= Job 1 =
Set down word for word the part of the passage on formal specifications that begins at the words "The project manager" and stops after the words "rather unconventional way.".
= Job 2 =
Summarize the passage on formal specifications in two sentences.
= Job 3 =
According to the passage on formal specifications, how many properties did the project manager say the new system would have to maintain to safely replace the manual process?

= Extract provided =
-------

But the workload quickly became unsustainable. We soon learned that “we’ll need a new full-time hire” actually meant “we’ll need a new full-time hire every year.” And if our expansion plans took off, we’d need two hires per year. It was time to automate.
The project manager identified three properties the new system would have to maintain for it to safely replace our manual process. With those requirements in hand, I started planning out the system—in a rather unconventional way.
Earlier that year, as part of a batch uploader project, I’d tried out a planning technique called formal specification that allowed our team to identify critical bugs in the architecture and shaved a week off of delivery. (I wrote about it in depth in a 2017 Medium post.) I decided to apply the same techniques to this project. Complicated systems often have subtle, byzantine bugs, and leveraging formal specs would offer a way to identify them ahead of implementation. It was time to set some plans alight.
Formal specifications as flares
Much of software engineering entails grappling with unknowns and finding your way in the dark. Imagine you’re walking down a hill at night: You know there are branches, brambles, and boulders strewn along the path, and because your flashlight can only illuminate what’s directly in front of you, it doesn’t make sense to plan your entire route. Instead, you’ll have to take a few shuffling steps, reorient, and try not to trip.
Alternatively, you could light a flare and roll it down the hill. As it ignites, the flare illuminates hidden obstacles that might have tripped you up. The hill becomes a little clearer, the route less obscure. You’ll still have to apply some guesswork as you adjust and improvise your path, but you’ll have a better sense of what to watch out for.
Good plans require that flare. They not only light the path forward, but also show you where not to tread, making the consequences of wrong paths clearer. While they won’t reveal every potential pitfall, they can provide that extra bit of brilliance that keeps you from tripping.
In software engineering, these flares take the form of formal specifications, or blueprints that describe, analyze, and verify a system design. Often, we spend the bulk of our coding time tinkering with plumbing and fiddly bits; the essential behavior we’re trying to program is just a small part of the equation. Making sure the essential behavior is correct before you start a project can save a lot of time and energy down the road. To do this, we can write a simulation of what the completed system will look like—a specification—and run tests on it. It won’t be a flawless representation of the code, but the problems you observe in the spec will most likely be problems in the final system. Better to illuminate them early.

-------

Raw records
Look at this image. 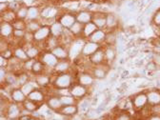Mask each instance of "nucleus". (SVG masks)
<instances>
[{
  "instance_id": "f257e3e1",
  "label": "nucleus",
  "mask_w": 160,
  "mask_h": 120,
  "mask_svg": "<svg viewBox=\"0 0 160 120\" xmlns=\"http://www.w3.org/2000/svg\"><path fill=\"white\" fill-rule=\"evenodd\" d=\"M75 82V73L64 72L52 75V86L55 89H70Z\"/></svg>"
},
{
  "instance_id": "f03ea898",
  "label": "nucleus",
  "mask_w": 160,
  "mask_h": 120,
  "mask_svg": "<svg viewBox=\"0 0 160 120\" xmlns=\"http://www.w3.org/2000/svg\"><path fill=\"white\" fill-rule=\"evenodd\" d=\"M97 80H95V78L92 76V74L89 72V71H81L78 72L77 73H75V82L81 84L83 86H85L86 88L92 90L96 83Z\"/></svg>"
},
{
  "instance_id": "7ed1b4c3",
  "label": "nucleus",
  "mask_w": 160,
  "mask_h": 120,
  "mask_svg": "<svg viewBox=\"0 0 160 120\" xmlns=\"http://www.w3.org/2000/svg\"><path fill=\"white\" fill-rule=\"evenodd\" d=\"M84 43H85V39L82 37H78V38H74L72 41V43L68 46L69 58L72 60V61L73 59L81 55V52H82Z\"/></svg>"
},
{
  "instance_id": "20e7f679",
  "label": "nucleus",
  "mask_w": 160,
  "mask_h": 120,
  "mask_svg": "<svg viewBox=\"0 0 160 120\" xmlns=\"http://www.w3.org/2000/svg\"><path fill=\"white\" fill-rule=\"evenodd\" d=\"M69 92H70V94L72 95L77 101L92 94V91L90 89L86 88L85 86L79 84L77 82H74L72 85V87L69 89Z\"/></svg>"
},
{
  "instance_id": "39448f33",
  "label": "nucleus",
  "mask_w": 160,
  "mask_h": 120,
  "mask_svg": "<svg viewBox=\"0 0 160 120\" xmlns=\"http://www.w3.org/2000/svg\"><path fill=\"white\" fill-rule=\"evenodd\" d=\"M131 103L132 106V109H134L136 112H139L143 108L147 107L149 105L148 103V98L146 94V91H142L140 92H137L132 96L131 99Z\"/></svg>"
},
{
  "instance_id": "423d86ee",
  "label": "nucleus",
  "mask_w": 160,
  "mask_h": 120,
  "mask_svg": "<svg viewBox=\"0 0 160 120\" xmlns=\"http://www.w3.org/2000/svg\"><path fill=\"white\" fill-rule=\"evenodd\" d=\"M57 21L61 24L65 29H70L72 24L76 21L75 20V14L74 12L65 10V11H60L59 15L57 16Z\"/></svg>"
},
{
  "instance_id": "0eeeda50",
  "label": "nucleus",
  "mask_w": 160,
  "mask_h": 120,
  "mask_svg": "<svg viewBox=\"0 0 160 120\" xmlns=\"http://www.w3.org/2000/svg\"><path fill=\"white\" fill-rule=\"evenodd\" d=\"M51 36V32H50V26L48 25H42L33 33V43L35 44H42V49H43V43Z\"/></svg>"
},
{
  "instance_id": "6e6552de",
  "label": "nucleus",
  "mask_w": 160,
  "mask_h": 120,
  "mask_svg": "<svg viewBox=\"0 0 160 120\" xmlns=\"http://www.w3.org/2000/svg\"><path fill=\"white\" fill-rule=\"evenodd\" d=\"M52 75L49 74V73H46V72H43V73H40V74L33 75L32 80L35 82V84L37 85L38 88H40V89H47V88L52 86Z\"/></svg>"
},
{
  "instance_id": "1a4fd4ad",
  "label": "nucleus",
  "mask_w": 160,
  "mask_h": 120,
  "mask_svg": "<svg viewBox=\"0 0 160 120\" xmlns=\"http://www.w3.org/2000/svg\"><path fill=\"white\" fill-rule=\"evenodd\" d=\"M111 67L109 65L102 64V65H98V66H92L89 72L92 74V76L95 78V80H103L107 77L109 72H110Z\"/></svg>"
},
{
  "instance_id": "9d476101",
  "label": "nucleus",
  "mask_w": 160,
  "mask_h": 120,
  "mask_svg": "<svg viewBox=\"0 0 160 120\" xmlns=\"http://www.w3.org/2000/svg\"><path fill=\"white\" fill-rule=\"evenodd\" d=\"M21 112V105L10 101L6 108L5 116L8 120H18Z\"/></svg>"
},
{
  "instance_id": "9b49d317",
  "label": "nucleus",
  "mask_w": 160,
  "mask_h": 120,
  "mask_svg": "<svg viewBox=\"0 0 160 120\" xmlns=\"http://www.w3.org/2000/svg\"><path fill=\"white\" fill-rule=\"evenodd\" d=\"M73 63L71 59L58 60L57 64L53 68V74L64 73V72H73Z\"/></svg>"
},
{
  "instance_id": "f8f14e48",
  "label": "nucleus",
  "mask_w": 160,
  "mask_h": 120,
  "mask_svg": "<svg viewBox=\"0 0 160 120\" xmlns=\"http://www.w3.org/2000/svg\"><path fill=\"white\" fill-rule=\"evenodd\" d=\"M38 59L46 66V68H51V69H53L58 62V59L50 51H42Z\"/></svg>"
},
{
  "instance_id": "ddd939ff",
  "label": "nucleus",
  "mask_w": 160,
  "mask_h": 120,
  "mask_svg": "<svg viewBox=\"0 0 160 120\" xmlns=\"http://www.w3.org/2000/svg\"><path fill=\"white\" fill-rule=\"evenodd\" d=\"M119 28H120V20L118 15L112 12H107L105 31H118Z\"/></svg>"
},
{
  "instance_id": "4468645a",
  "label": "nucleus",
  "mask_w": 160,
  "mask_h": 120,
  "mask_svg": "<svg viewBox=\"0 0 160 120\" xmlns=\"http://www.w3.org/2000/svg\"><path fill=\"white\" fill-rule=\"evenodd\" d=\"M45 104L49 109L52 110L55 112H58L60 111V109L63 107V105L61 103V100H60V97L56 94L47 95L46 100H45Z\"/></svg>"
},
{
  "instance_id": "2eb2a0df",
  "label": "nucleus",
  "mask_w": 160,
  "mask_h": 120,
  "mask_svg": "<svg viewBox=\"0 0 160 120\" xmlns=\"http://www.w3.org/2000/svg\"><path fill=\"white\" fill-rule=\"evenodd\" d=\"M92 22L96 26L99 30L106 29V12L102 11H96L92 12Z\"/></svg>"
},
{
  "instance_id": "dca6fc26",
  "label": "nucleus",
  "mask_w": 160,
  "mask_h": 120,
  "mask_svg": "<svg viewBox=\"0 0 160 120\" xmlns=\"http://www.w3.org/2000/svg\"><path fill=\"white\" fill-rule=\"evenodd\" d=\"M74 14H75V20L77 22L81 23L82 25L92 22V12L91 11H88L85 9H79L77 12H74Z\"/></svg>"
},
{
  "instance_id": "f3484780",
  "label": "nucleus",
  "mask_w": 160,
  "mask_h": 120,
  "mask_svg": "<svg viewBox=\"0 0 160 120\" xmlns=\"http://www.w3.org/2000/svg\"><path fill=\"white\" fill-rule=\"evenodd\" d=\"M13 27L12 23L5 22V21H0V37L8 40L11 42L12 39V33H13Z\"/></svg>"
},
{
  "instance_id": "a211bd4d",
  "label": "nucleus",
  "mask_w": 160,
  "mask_h": 120,
  "mask_svg": "<svg viewBox=\"0 0 160 120\" xmlns=\"http://www.w3.org/2000/svg\"><path fill=\"white\" fill-rule=\"evenodd\" d=\"M102 45L94 43L92 41H90V40H85L84 46L82 48V52H81V56L85 57V58H89L92 53H94L99 48H101Z\"/></svg>"
},
{
  "instance_id": "6ab92c4d",
  "label": "nucleus",
  "mask_w": 160,
  "mask_h": 120,
  "mask_svg": "<svg viewBox=\"0 0 160 120\" xmlns=\"http://www.w3.org/2000/svg\"><path fill=\"white\" fill-rule=\"evenodd\" d=\"M89 62L92 66H98V65H102L105 64V55H104V51L103 47L99 48L94 53H92L89 58Z\"/></svg>"
},
{
  "instance_id": "aec40b11",
  "label": "nucleus",
  "mask_w": 160,
  "mask_h": 120,
  "mask_svg": "<svg viewBox=\"0 0 160 120\" xmlns=\"http://www.w3.org/2000/svg\"><path fill=\"white\" fill-rule=\"evenodd\" d=\"M102 47H103V51H104L106 64L111 67L112 64L115 61L116 56H117L116 48H115V46H106V45H102Z\"/></svg>"
},
{
  "instance_id": "412c9836",
  "label": "nucleus",
  "mask_w": 160,
  "mask_h": 120,
  "mask_svg": "<svg viewBox=\"0 0 160 120\" xmlns=\"http://www.w3.org/2000/svg\"><path fill=\"white\" fill-rule=\"evenodd\" d=\"M46 93L45 92L40 89V88H37L35 90H33L28 96L27 98H29L32 101L37 103V104H41V103H45V100H46Z\"/></svg>"
},
{
  "instance_id": "4be33fe9",
  "label": "nucleus",
  "mask_w": 160,
  "mask_h": 120,
  "mask_svg": "<svg viewBox=\"0 0 160 120\" xmlns=\"http://www.w3.org/2000/svg\"><path fill=\"white\" fill-rule=\"evenodd\" d=\"M78 108V113L80 114H85L90 109H92V96L89 95L85 98H82L77 101L76 103Z\"/></svg>"
},
{
  "instance_id": "5701e85b",
  "label": "nucleus",
  "mask_w": 160,
  "mask_h": 120,
  "mask_svg": "<svg viewBox=\"0 0 160 120\" xmlns=\"http://www.w3.org/2000/svg\"><path fill=\"white\" fill-rule=\"evenodd\" d=\"M52 54L58 59V60H63V59H70L69 58V49L67 46L59 44L57 47H55L53 50L51 51Z\"/></svg>"
},
{
  "instance_id": "b1692460",
  "label": "nucleus",
  "mask_w": 160,
  "mask_h": 120,
  "mask_svg": "<svg viewBox=\"0 0 160 120\" xmlns=\"http://www.w3.org/2000/svg\"><path fill=\"white\" fill-rule=\"evenodd\" d=\"M10 97H11V101L17 103L19 105H21L27 98V96L23 93V92L20 88L12 89L10 92Z\"/></svg>"
},
{
  "instance_id": "393cba45",
  "label": "nucleus",
  "mask_w": 160,
  "mask_h": 120,
  "mask_svg": "<svg viewBox=\"0 0 160 120\" xmlns=\"http://www.w3.org/2000/svg\"><path fill=\"white\" fill-rule=\"evenodd\" d=\"M147 98H148V103L150 106L160 104V91L153 88L146 91Z\"/></svg>"
},
{
  "instance_id": "a878e982",
  "label": "nucleus",
  "mask_w": 160,
  "mask_h": 120,
  "mask_svg": "<svg viewBox=\"0 0 160 120\" xmlns=\"http://www.w3.org/2000/svg\"><path fill=\"white\" fill-rule=\"evenodd\" d=\"M57 113H59L60 115H62V116H64V117H67V118L72 117L73 115H75V114L78 113L77 105L74 104V105L63 106L61 109H60V111H59Z\"/></svg>"
},
{
  "instance_id": "bb28decb",
  "label": "nucleus",
  "mask_w": 160,
  "mask_h": 120,
  "mask_svg": "<svg viewBox=\"0 0 160 120\" xmlns=\"http://www.w3.org/2000/svg\"><path fill=\"white\" fill-rule=\"evenodd\" d=\"M105 36H106V31L105 30H99L97 29L91 36L88 40L90 41H92L94 43L103 45L104 41H105Z\"/></svg>"
},
{
  "instance_id": "cd10ccee",
  "label": "nucleus",
  "mask_w": 160,
  "mask_h": 120,
  "mask_svg": "<svg viewBox=\"0 0 160 120\" xmlns=\"http://www.w3.org/2000/svg\"><path fill=\"white\" fill-rule=\"evenodd\" d=\"M41 18V8L38 6L28 7V14L26 21L29 20H39Z\"/></svg>"
},
{
  "instance_id": "c85d7f7f",
  "label": "nucleus",
  "mask_w": 160,
  "mask_h": 120,
  "mask_svg": "<svg viewBox=\"0 0 160 120\" xmlns=\"http://www.w3.org/2000/svg\"><path fill=\"white\" fill-rule=\"evenodd\" d=\"M118 31H106L105 41L103 45L106 46H116Z\"/></svg>"
},
{
  "instance_id": "c756f323",
  "label": "nucleus",
  "mask_w": 160,
  "mask_h": 120,
  "mask_svg": "<svg viewBox=\"0 0 160 120\" xmlns=\"http://www.w3.org/2000/svg\"><path fill=\"white\" fill-rule=\"evenodd\" d=\"M64 31H65V28L61 24H60L57 20H56V21H54L52 25H50V32H51L52 36L60 38V37H61V35L63 34Z\"/></svg>"
},
{
  "instance_id": "7c9ffc66",
  "label": "nucleus",
  "mask_w": 160,
  "mask_h": 120,
  "mask_svg": "<svg viewBox=\"0 0 160 120\" xmlns=\"http://www.w3.org/2000/svg\"><path fill=\"white\" fill-rule=\"evenodd\" d=\"M60 44V40L57 37L54 36H50L46 41L43 43V51H52L55 47H57Z\"/></svg>"
},
{
  "instance_id": "2f4dec72",
  "label": "nucleus",
  "mask_w": 160,
  "mask_h": 120,
  "mask_svg": "<svg viewBox=\"0 0 160 120\" xmlns=\"http://www.w3.org/2000/svg\"><path fill=\"white\" fill-rule=\"evenodd\" d=\"M46 71V66L40 61L39 59H35L34 62L32 64V70H31V73L32 75H36V74H40V73H43Z\"/></svg>"
},
{
  "instance_id": "473e14b6",
  "label": "nucleus",
  "mask_w": 160,
  "mask_h": 120,
  "mask_svg": "<svg viewBox=\"0 0 160 120\" xmlns=\"http://www.w3.org/2000/svg\"><path fill=\"white\" fill-rule=\"evenodd\" d=\"M21 107L25 110H27L29 112L32 113L34 112H37L39 109H40V105L32 101V100H30L29 98H26L25 101L21 104Z\"/></svg>"
},
{
  "instance_id": "72a5a7b5",
  "label": "nucleus",
  "mask_w": 160,
  "mask_h": 120,
  "mask_svg": "<svg viewBox=\"0 0 160 120\" xmlns=\"http://www.w3.org/2000/svg\"><path fill=\"white\" fill-rule=\"evenodd\" d=\"M83 26L81 23H79L77 21H75L72 26L68 29L70 31V32L73 35L74 38H78V37H82V32H83Z\"/></svg>"
},
{
  "instance_id": "f704fd0d",
  "label": "nucleus",
  "mask_w": 160,
  "mask_h": 120,
  "mask_svg": "<svg viewBox=\"0 0 160 120\" xmlns=\"http://www.w3.org/2000/svg\"><path fill=\"white\" fill-rule=\"evenodd\" d=\"M97 30L96 26L92 23L90 22L88 24H85L83 26V32H82V38H84L85 40H88L90 38V36Z\"/></svg>"
},
{
  "instance_id": "c9c22d12",
  "label": "nucleus",
  "mask_w": 160,
  "mask_h": 120,
  "mask_svg": "<svg viewBox=\"0 0 160 120\" xmlns=\"http://www.w3.org/2000/svg\"><path fill=\"white\" fill-rule=\"evenodd\" d=\"M12 51H13V56L16 57L17 59H19L20 61L25 62L29 59L28 55L26 53V51L21 46H16L14 49H12Z\"/></svg>"
},
{
  "instance_id": "e433bc0d",
  "label": "nucleus",
  "mask_w": 160,
  "mask_h": 120,
  "mask_svg": "<svg viewBox=\"0 0 160 120\" xmlns=\"http://www.w3.org/2000/svg\"><path fill=\"white\" fill-rule=\"evenodd\" d=\"M16 13L11 10H7L4 12L0 14V21H5L9 23H12L14 20H16Z\"/></svg>"
},
{
  "instance_id": "4c0bfd02",
  "label": "nucleus",
  "mask_w": 160,
  "mask_h": 120,
  "mask_svg": "<svg viewBox=\"0 0 160 120\" xmlns=\"http://www.w3.org/2000/svg\"><path fill=\"white\" fill-rule=\"evenodd\" d=\"M30 73L31 72H20L17 73V87L20 88L22 85H24L25 83H27L28 81L32 79L31 76H30Z\"/></svg>"
},
{
  "instance_id": "58836bf2",
  "label": "nucleus",
  "mask_w": 160,
  "mask_h": 120,
  "mask_svg": "<svg viewBox=\"0 0 160 120\" xmlns=\"http://www.w3.org/2000/svg\"><path fill=\"white\" fill-rule=\"evenodd\" d=\"M26 31L32 33H34L42 26V22H40V20H29V21H26Z\"/></svg>"
},
{
  "instance_id": "ea45409f",
  "label": "nucleus",
  "mask_w": 160,
  "mask_h": 120,
  "mask_svg": "<svg viewBox=\"0 0 160 120\" xmlns=\"http://www.w3.org/2000/svg\"><path fill=\"white\" fill-rule=\"evenodd\" d=\"M37 85L35 84V82L33 81V80H30V81H28L27 83H25L24 85H22L21 87H20V89H21V91L23 92V93L28 96L33 90L37 89Z\"/></svg>"
},
{
  "instance_id": "a19ab883",
  "label": "nucleus",
  "mask_w": 160,
  "mask_h": 120,
  "mask_svg": "<svg viewBox=\"0 0 160 120\" xmlns=\"http://www.w3.org/2000/svg\"><path fill=\"white\" fill-rule=\"evenodd\" d=\"M60 100H61V103L63 106H69V105H74L77 103V100L71 95L70 93L68 94H63V95H60Z\"/></svg>"
},
{
  "instance_id": "79ce46f5",
  "label": "nucleus",
  "mask_w": 160,
  "mask_h": 120,
  "mask_svg": "<svg viewBox=\"0 0 160 120\" xmlns=\"http://www.w3.org/2000/svg\"><path fill=\"white\" fill-rule=\"evenodd\" d=\"M112 120H132V115L129 111H119L113 114Z\"/></svg>"
},
{
  "instance_id": "37998d69",
  "label": "nucleus",
  "mask_w": 160,
  "mask_h": 120,
  "mask_svg": "<svg viewBox=\"0 0 160 120\" xmlns=\"http://www.w3.org/2000/svg\"><path fill=\"white\" fill-rule=\"evenodd\" d=\"M16 13V18L17 19H21V20H26L27 19V14H28V7L25 5H22L20 7Z\"/></svg>"
},
{
  "instance_id": "c03bdc74",
  "label": "nucleus",
  "mask_w": 160,
  "mask_h": 120,
  "mask_svg": "<svg viewBox=\"0 0 160 120\" xmlns=\"http://www.w3.org/2000/svg\"><path fill=\"white\" fill-rule=\"evenodd\" d=\"M152 24L154 27L160 28V7L157 8L152 15Z\"/></svg>"
},
{
  "instance_id": "a18cd8bd",
  "label": "nucleus",
  "mask_w": 160,
  "mask_h": 120,
  "mask_svg": "<svg viewBox=\"0 0 160 120\" xmlns=\"http://www.w3.org/2000/svg\"><path fill=\"white\" fill-rule=\"evenodd\" d=\"M12 27L14 30H24L26 31V20H21V19H16L12 23Z\"/></svg>"
},
{
  "instance_id": "49530a36",
  "label": "nucleus",
  "mask_w": 160,
  "mask_h": 120,
  "mask_svg": "<svg viewBox=\"0 0 160 120\" xmlns=\"http://www.w3.org/2000/svg\"><path fill=\"white\" fill-rule=\"evenodd\" d=\"M158 67H159V65L156 62H154L153 60H151V61H149L147 63V65H146V71L152 73V72H155L158 70Z\"/></svg>"
},
{
  "instance_id": "de8ad7c7",
  "label": "nucleus",
  "mask_w": 160,
  "mask_h": 120,
  "mask_svg": "<svg viewBox=\"0 0 160 120\" xmlns=\"http://www.w3.org/2000/svg\"><path fill=\"white\" fill-rule=\"evenodd\" d=\"M128 100L126 98H121L117 102V105H116V108L119 110V111H128Z\"/></svg>"
},
{
  "instance_id": "09e8293b",
  "label": "nucleus",
  "mask_w": 160,
  "mask_h": 120,
  "mask_svg": "<svg viewBox=\"0 0 160 120\" xmlns=\"http://www.w3.org/2000/svg\"><path fill=\"white\" fill-rule=\"evenodd\" d=\"M21 6H22L21 3L18 2V1H12V2L8 3V10H11V11L16 12L17 10H18L20 7H21Z\"/></svg>"
},
{
  "instance_id": "8fccbe9b",
  "label": "nucleus",
  "mask_w": 160,
  "mask_h": 120,
  "mask_svg": "<svg viewBox=\"0 0 160 120\" xmlns=\"http://www.w3.org/2000/svg\"><path fill=\"white\" fill-rule=\"evenodd\" d=\"M35 59H28L27 61L23 62V71L24 72H31V70H32V64L34 62Z\"/></svg>"
},
{
  "instance_id": "3c124183",
  "label": "nucleus",
  "mask_w": 160,
  "mask_h": 120,
  "mask_svg": "<svg viewBox=\"0 0 160 120\" xmlns=\"http://www.w3.org/2000/svg\"><path fill=\"white\" fill-rule=\"evenodd\" d=\"M0 54H1L5 59L9 60V59H11V58L13 56V51H12V49L8 48V49H7V50H5L4 52H0Z\"/></svg>"
},
{
  "instance_id": "603ef678",
  "label": "nucleus",
  "mask_w": 160,
  "mask_h": 120,
  "mask_svg": "<svg viewBox=\"0 0 160 120\" xmlns=\"http://www.w3.org/2000/svg\"><path fill=\"white\" fill-rule=\"evenodd\" d=\"M150 108H151V113L152 114L160 115V104H156V105L150 106Z\"/></svg>"
},
{
  "instance_id": "864d4df0",
  "label": "nucleus",
  "mask_w": 160,
  "mask_h": 120,
  "mask_svg": "<svg viewBox=\"0 0 160 120\" xmlns=\"http://www.w3.org/2000/svg\"><path fill=\"white\" fill-rule=\"evenodd\" d=\"M8 65V60L5 59L1 54H0V68L1 69H6Z\"/></svg>"
},
{
  "instance_id": "5fc2aeb1",
  "label": "nucleus",
  "mask_w": 160,
  "mask_h": 120,
  "mask_svg": "<svg viewBox=\"0 0 160 120\" xmlns=\"http://www.w3.org/2000/svg\"><path fill=\"white\" fill-rule=\"evenodd\" d=\"M8 10V3L6 2H0V14Z\"/></svg>"
},
{
  "instance_id": "6e6d98bb",
  "label": "nucleus",
  "mask_w": 160,
  "mask_h": 120,
  "mask_svg": "<svg viewBox=\"0 0 160 120\" xmlns=\"http://www.w3.org/2000/svg\"><path fill=\"white\" fill-rule=\"evenodd\" d=\"M152 52L153 54L160 55V46H158V45H153L152 50Z\"/></svg>"
},
{
  "instance_id": "4d7b16f0",
  "label": "nucleus",
  "mask_w": 160,
  "mask_h": 120,
  "mask_svg": "<svg viewBox=\"0 0 160 120\" xmlns=\"http://www.w3.org/2000/svg\"><path fill=\"white\" fill-rule=\"evenodd\" d=\"M148 120H160V115L151 114V115H150V117L148 118Z\"/></svg>"
},
{
  "instance_id": "13d9d810",
  "label": "nucleus",
  "mask_w": 160,
  "mask_h": 120,
  "mask_svg": "<svg viewBox=\"0 0 160 120\" xmlns=\"http://www.w3.org/2000/svg\"><path fill=\"white\" fill-rule=\"evenodd\" d=\"M154 88L160 91V78H157V79H156L155 84H154Z\"/></svg>"
},
{
  "instance_id": "bf43d9fd",
  "label": "nucleus",
  "mask_w": 160,
  "mask_h": 120,
  "mask_svg": "<svg viewBox=\"0 0 160 120\" xmlns=\"http://www.w3.org/2000/svg\"><path fill=\"white\" fill-rule=\"evenodd\" d=\"M153 45H158V46H160V35H158L156 38H155V42L153 43ZM152 45V46H153Z\"/></svg>"
},
{
  "instance_id": "052dcab7",
  "label": "nucleus",
  "mask_w": 160,
  "mask_h": 120,
  "mask_svg": "<svg viewBox=\"0 0 160 120\" xmlns=\"http://www.w3.org/2000/svg\"><path fill=\"white\" fill-rule=\"evenodd\" d=\"M72 1H77V0H58V2H72Z\"/></svg>"
},
{
  "instance_id": "680f3d73",
  "label": "nucleus",
  "mask_w": 160,
  "mask_h": 120,
  "mask_svg": "<svg viewBox=\"0 0 160 120\" xmlns=\"http://www.w3.org/2000/svg\"><path fill=\"white\" fill-rule=\"evenodd\" d=\"M29 120H40V118H37V117H34V116L32 115V117H31Z\"/></svg>"
},
{
  "instance_id": "e2e57ef3",
  "label": "nucleus",
  "mask_w": 160,
  "mask_h": 120,
  "mask_svg": "<svg viewBox=\"0 0 160 120\" xmlns=\"http://www.w3.org/2000/svg\"><path fill=\"white\" fill-rule=\"evenodd\" d=\"M87 2H96V0H85Z\"/></svg>"
},
{
  "instance_id": "0e129e2a",
  "label": "nucleus",
  "mask_w": 160,
  "mask_h": 120,
  "mask_svg": "<svg viewBox=\"0 0 160 120\" xmlns=\"http://www.w3.org/2000/svg\"><path fill=\"white\" fill-rule=\"evenodd\" d=\"M0 120H8L7 118H4V119H0Z\"/></svg>"
},
{
  "instance_id": "69168bd1",
  "label": "nucleus",
  "mask_w": 160,
  "mask_h": 120,
  "mask_svg": "<svg viewBox=\"0 0 160 120\" xmlns=\"http://www.w3.org/2000/svg\"><path fill=\"white\" fill-rule=\"evenodd\" d=\"M104 120H110V119H106V118H104ZM111 120H112V119H111Z\"/></svg>"
},
{
  "instance_id": "338daca9",
  "label": "nucleus",
  "mask_w": 160,
  "mask_h": 120,
  "mask_svg": "<svg viewBox=\"0 0 160 120\" xmlns=\"http://www.w3.org/2000/svg\"><path fill=\"white\" fill-rule=\"evenodd\" d=\"M141 120H148V119H141Z\"/></svg>"
}]
</instances>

-------

= Correct output 1 =
The project manager identified three properties the new system would have to maintain for it to safely replace our manual process. With those requirements in hand, I started planning out the system—in a rather unconventional way.

= Correct output 2 =
Because the manual process would have required a new full-time hire every year, the team decided to automate. The author planned the new system with formal specification, which had earlier helped find critical architecture bugs and shave a week off a batch uploader project, and the passage compares such specifications to flares because they are testable simulations of a system design that expose problems before implementation.

= Correct output 3 =
Three properties.